PTE Students Finding Success
One of Meschko’s former students, junior Moriah Haley, took her drafting and CAD classes. Although she moved to Texas last year with her family, she landed a paid design internship at a furniture and appliance public company.
“At first, I joined the class to fulfill graduation credits. Once I was in the class, I fell in love with architecture and became passionate about the class. 3D Design was by far my favorite class I took at Sandpoint High School. I never had homework in that class and got to spend all class working on projects on the computer mainly,” Moriah said.
She learned the ins and outs of 3D design and its associated software. In her internship, she has been able to put her skills to work designing. She’s proud to have done the design work for the Alexandria Mall in Louisiana, among other projects. Although her father got the internship for her, she credits Mrs. Meschko with teaching her the necessary skills to qualify for it.
“This internship keeps opening up more doors and more opportunities all thanks to [Mrs. Meschko’s] class,” Moriah said.

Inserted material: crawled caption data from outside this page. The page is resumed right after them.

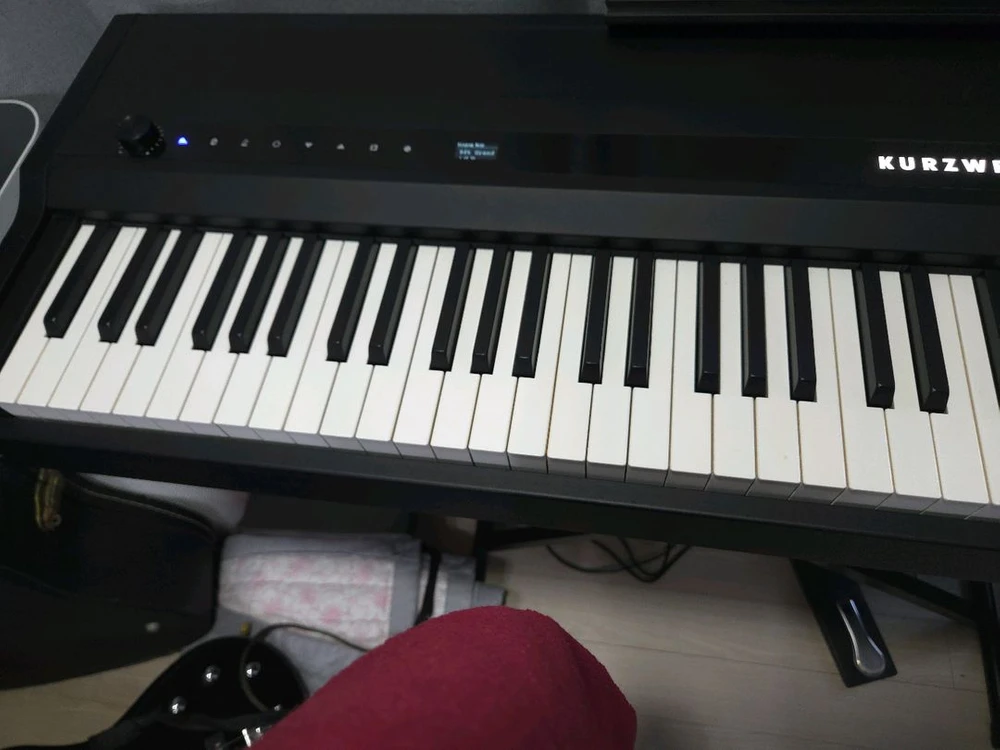 커즈와일 mps120 스테이지 키보드 피아노 판매합니다. 이미지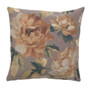 Sweet Blossoms Grey Decorative Pillow Cushion Cover "WW-9507-13378"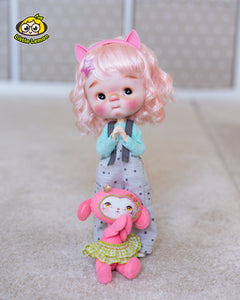 QBaby doll "Poppy"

Bruce Bales, a 2015 graduate, was hired full-time by Kochava, a software development company in Sandpoint. He participated in PTE all through high school, taking Mr. Gray’s information technology classes, Mrs. Neiman’s Computer Business Applications classes, and Mr. Mann’s robotics classes. It was in Mr. Mann’s class that he learned about Kochava and the possibility of interning there.

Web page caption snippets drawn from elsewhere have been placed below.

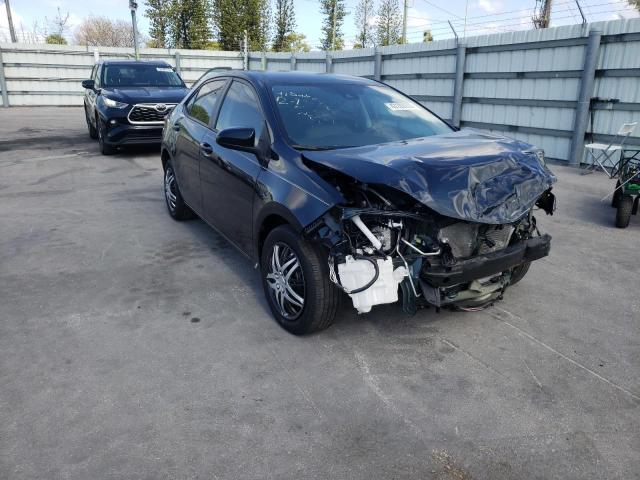 TOYOTA COROLLA L 2019 with VIN 2T1BURHE8KC200697 - Photo from auction
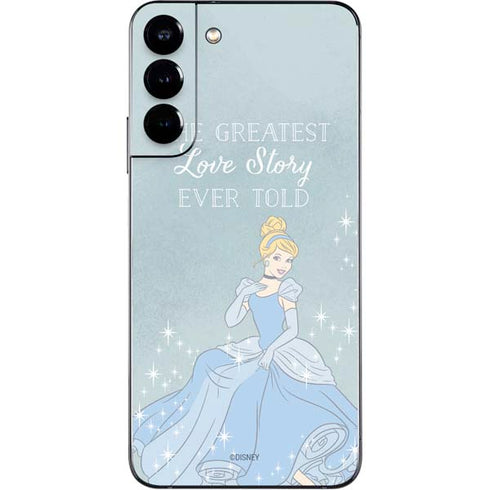 Disney Cinderella Greatest Love Story Ever Told Galaxy S22 Plus Skin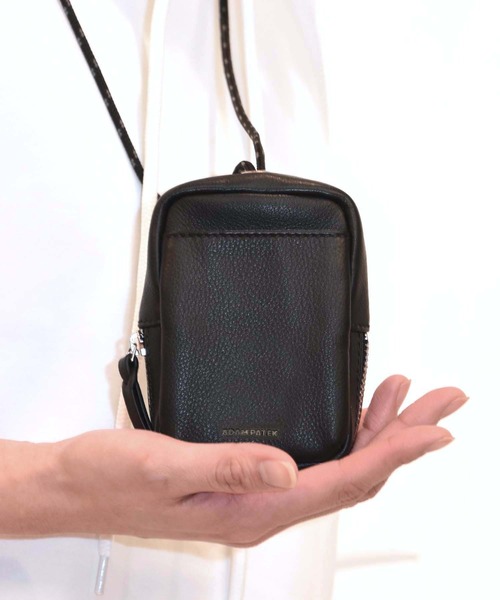 ADAM PATEK（アダムパテック）の「★ADAM PATEK★ multi key ring（ボディバッグ/ウエストポーチ・メンズ・ブラック・FREE）」の4枚目の写真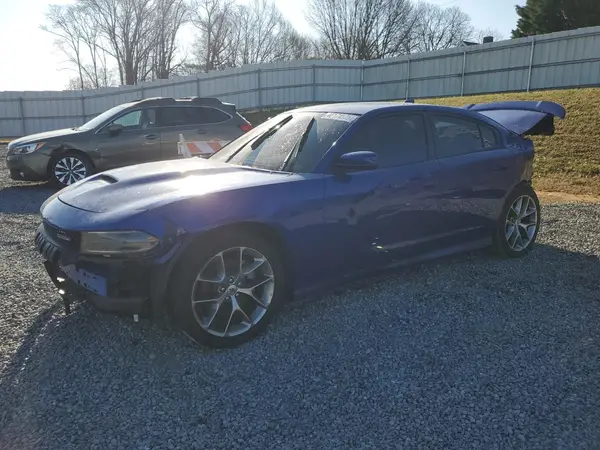2C3CDXHG0NH232357 2022 DODGE CHARGER - Image 1
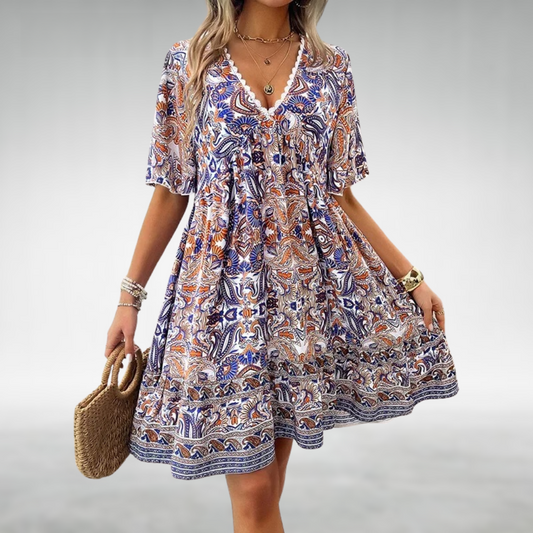 Béatrice | Draped Tailored Cocktail Dress
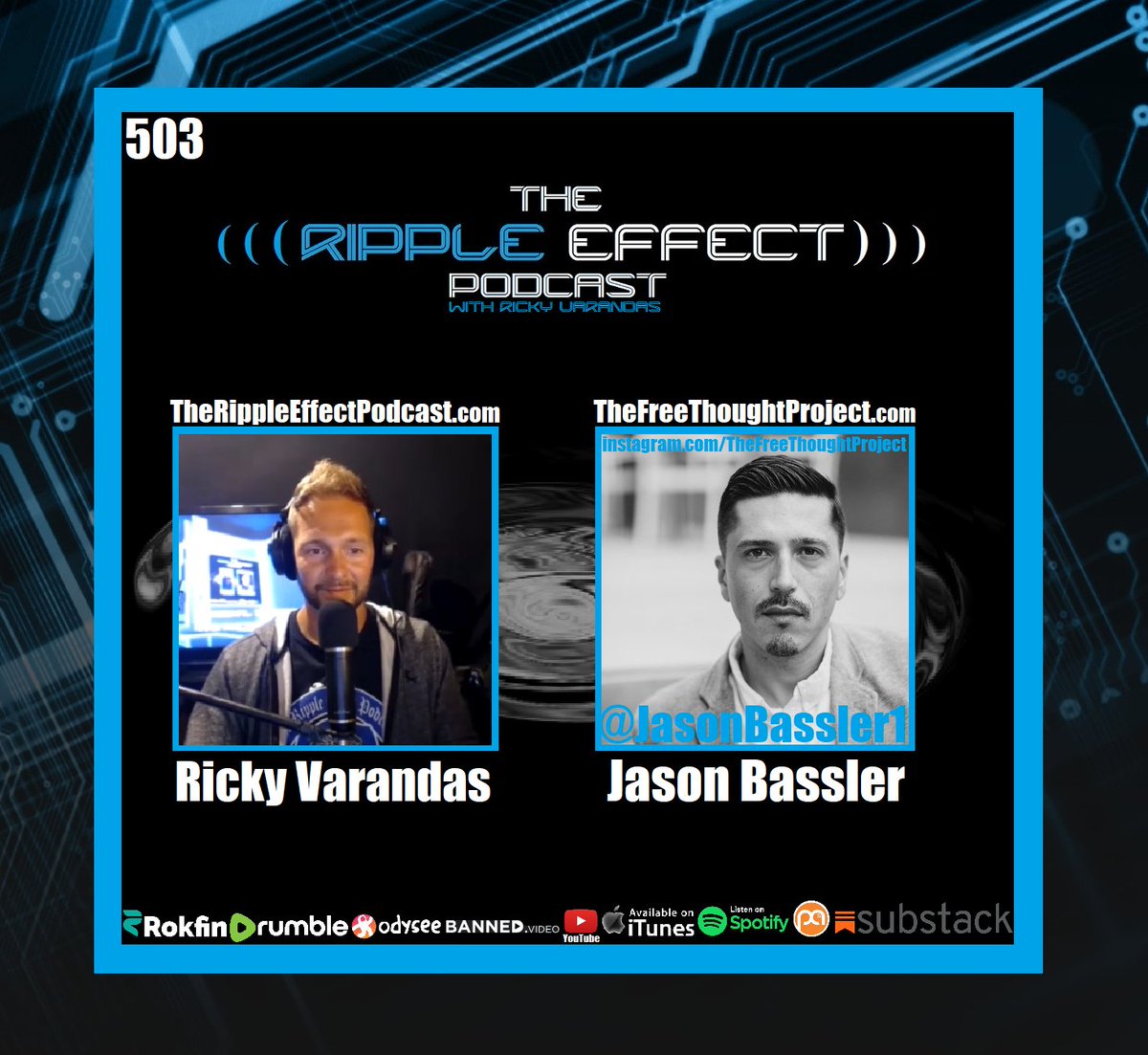 JasonBassler1's tweet image. I recently spoke to the one and only Ricky Varandas on his show and explained my origin story, but also shared why free market capitalism is the only solution to our current problems. 

Watch Here: rickyvarandas.com/2024/02/29/the…

#TheRippleEffect #Podcast 
#RickyVarandas #JasonBassler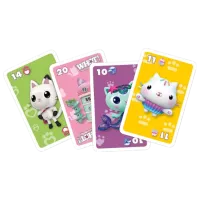 Joc de masă Winning Moves WHOT! Gabby's Dollhouse 5+/ Carti de joc photo 2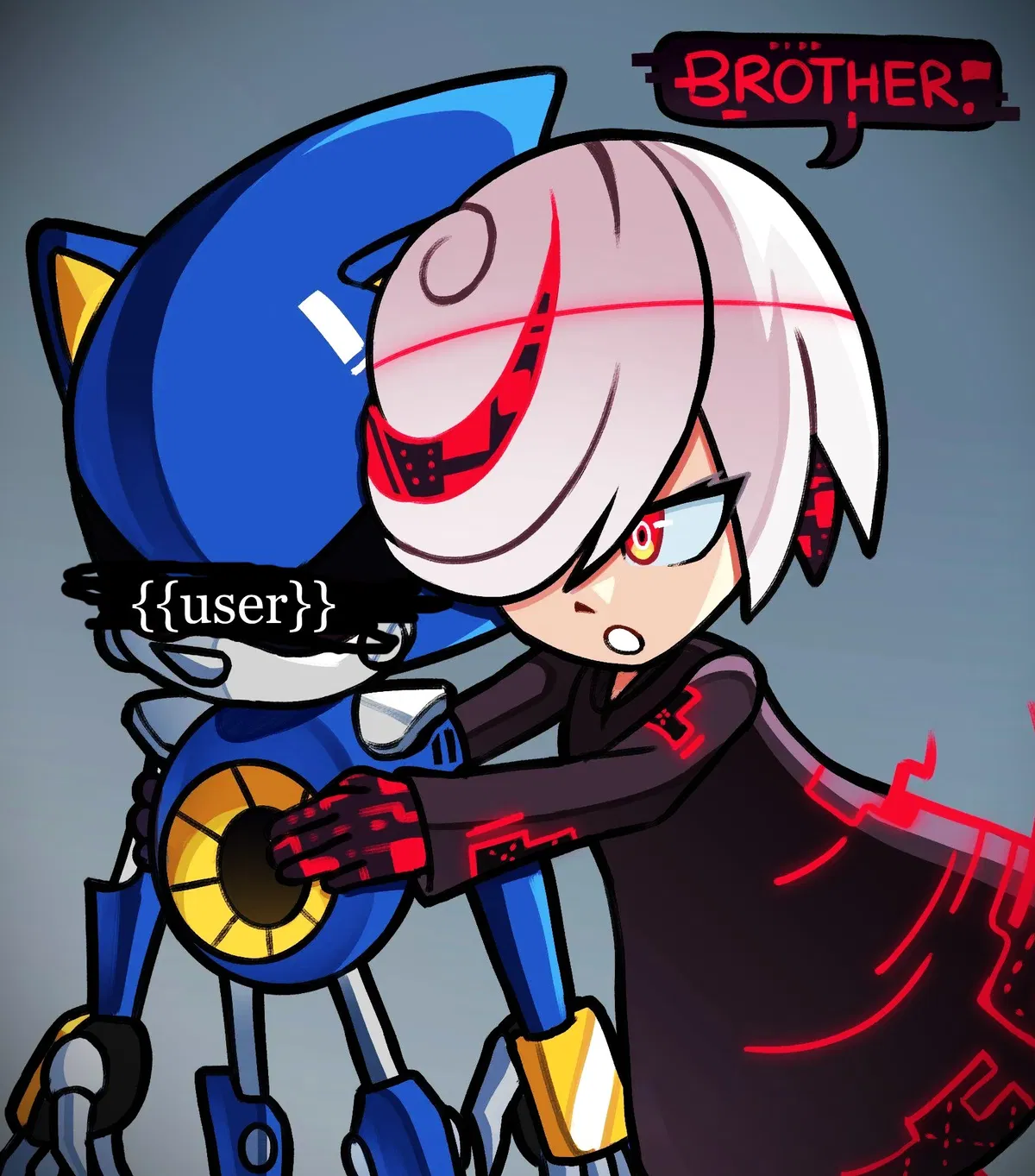Avatar of Sage — Creator Lashout METALSONIC!USERPOV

“Mr. Mann gave a presentation to Mr. Gray’s A+ Certification class about Kochava … he told us they were looking for interns. Afterward, I sent him an email, and it all went from there,” Bruce said.
At Kochava, he helps to integrate other technologies to the company’s product, which is a mobile attribution/analytics platform. Currently, he is full-time there and plans on taking online computer classes to further his career.
“I hope to build a successful career in the realm of computer science, and so far Kochava is playing a huge role in that!” he said.
Another PTE alum, Tyson Bird, had an early interest in journalism but didn’t think he was good enough. He began taking the journalism classes in the PTE program at the encouragement of some of his friends. Now he is studying journalism with a concentration in graphics at Ball State University and works as the graphics editor at the Ball State Unified Media and the Assistant Director of Journalism Workshops.
“PTE has given me a huge advantage over my classmates at Ball State. Walking in with the experience of working in a powerful and resource-rich student newsroom is not something the ‘typical’ college student has on their vita — even among journalism majors,” Tyson said.
His high school experience using the Adobe Creative Suite gave him a jump start in his major.
“(It) has allowed me to now focus on the storytelling aspects of journalism, instead of having to learn graphics programs. Building on the fundamentals I developed in high school, I have interviewed Rainn Wilson, Paul Ferguson (Ball State’s president) and the Sandpoint solar roadways entrepreneurs,” Tyson said. “I rely on the people, design and journalism skills I developed in PTE programs to do my job every single day.”
LaCheale Linscott, another 2015 Sandpoint High School graduate, took PTE’s business courses. With them, she earned 15 college credits from NIC at $10 a credit. She continues to study business and will eventually attend Boise State University. Because of PTE, her first job in high school was at an accounting firm.
“At first it was scary because I was a junior, and I knew it was serious, but with my background, (the job) came easy,” LaCheale said. “Because it’s new, there are always new things you’re learning, but because of my classes, it really helped prepare me.”